- Your instructions:
Copy the entries below word for word, from the line containing "How great a" through the line containing "25.6 metres", with both of those lines included.

- Provided records:
begin
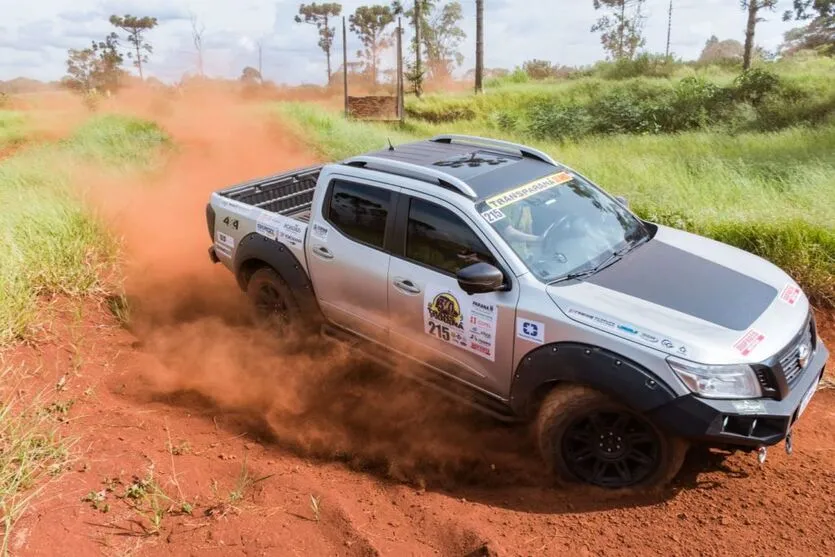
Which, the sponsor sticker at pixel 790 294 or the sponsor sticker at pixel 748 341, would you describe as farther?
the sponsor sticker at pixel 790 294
end
begin
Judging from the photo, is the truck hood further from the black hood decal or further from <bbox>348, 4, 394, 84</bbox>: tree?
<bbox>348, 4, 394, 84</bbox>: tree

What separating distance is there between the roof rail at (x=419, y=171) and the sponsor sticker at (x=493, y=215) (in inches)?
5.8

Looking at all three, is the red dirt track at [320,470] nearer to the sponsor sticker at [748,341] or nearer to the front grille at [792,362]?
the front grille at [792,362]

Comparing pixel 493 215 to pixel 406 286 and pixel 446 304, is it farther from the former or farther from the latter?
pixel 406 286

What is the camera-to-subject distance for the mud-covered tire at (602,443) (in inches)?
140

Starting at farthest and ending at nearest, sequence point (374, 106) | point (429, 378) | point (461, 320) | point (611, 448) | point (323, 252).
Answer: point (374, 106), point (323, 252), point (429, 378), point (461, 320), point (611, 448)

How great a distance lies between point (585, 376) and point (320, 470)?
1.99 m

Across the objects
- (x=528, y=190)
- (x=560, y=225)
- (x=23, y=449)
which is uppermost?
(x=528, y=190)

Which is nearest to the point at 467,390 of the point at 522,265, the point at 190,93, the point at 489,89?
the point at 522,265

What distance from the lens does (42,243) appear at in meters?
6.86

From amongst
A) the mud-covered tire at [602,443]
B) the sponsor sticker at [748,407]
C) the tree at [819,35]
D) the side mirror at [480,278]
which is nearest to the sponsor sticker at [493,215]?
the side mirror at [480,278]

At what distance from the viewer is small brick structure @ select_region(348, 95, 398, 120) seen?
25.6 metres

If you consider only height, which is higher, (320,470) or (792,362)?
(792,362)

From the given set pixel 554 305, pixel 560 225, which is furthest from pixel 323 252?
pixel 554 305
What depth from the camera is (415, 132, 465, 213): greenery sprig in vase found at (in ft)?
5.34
end
begin
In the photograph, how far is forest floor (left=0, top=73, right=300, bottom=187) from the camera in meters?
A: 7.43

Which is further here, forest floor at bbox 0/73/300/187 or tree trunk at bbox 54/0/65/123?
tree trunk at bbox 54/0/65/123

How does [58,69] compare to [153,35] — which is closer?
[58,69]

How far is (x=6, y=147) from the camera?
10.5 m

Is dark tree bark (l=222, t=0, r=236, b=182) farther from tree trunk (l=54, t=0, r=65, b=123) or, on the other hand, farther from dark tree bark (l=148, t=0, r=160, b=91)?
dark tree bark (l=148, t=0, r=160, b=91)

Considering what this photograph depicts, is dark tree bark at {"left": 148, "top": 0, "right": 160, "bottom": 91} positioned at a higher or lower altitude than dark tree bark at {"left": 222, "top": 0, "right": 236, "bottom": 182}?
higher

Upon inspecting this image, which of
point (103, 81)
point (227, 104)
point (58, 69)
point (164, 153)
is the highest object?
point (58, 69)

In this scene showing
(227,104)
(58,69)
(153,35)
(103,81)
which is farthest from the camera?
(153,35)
end
- Expected answer:
How great a distance lies between point (585, 376) and point (320, 470)?
1.99 m

Across the objects
- (x=528, y=190)
- (x=560, y=225)
- (x=23, y=449)
which is uppermost?
(x=528, y=190)

Which is nearest to the point at 467,390 of the point at 522,265, the point at 190,93, the point at 489,89?
the point at 522,265

What distance from the lens does (42,243) appear at in meters?
6.86

From amongst
A) the mud-covered tire at [602,443]
B) the sponsor sticker at [748,407]
C) the tree at [819,35]
D) the side mirror at [480,278]
which is nearest to the sponsor sticker at [493,215]?
the side mirror at [480,278]

At what distance from the viewer is small brick structure @ select_region(348, 95, 398, 120) seen?
25.6 metres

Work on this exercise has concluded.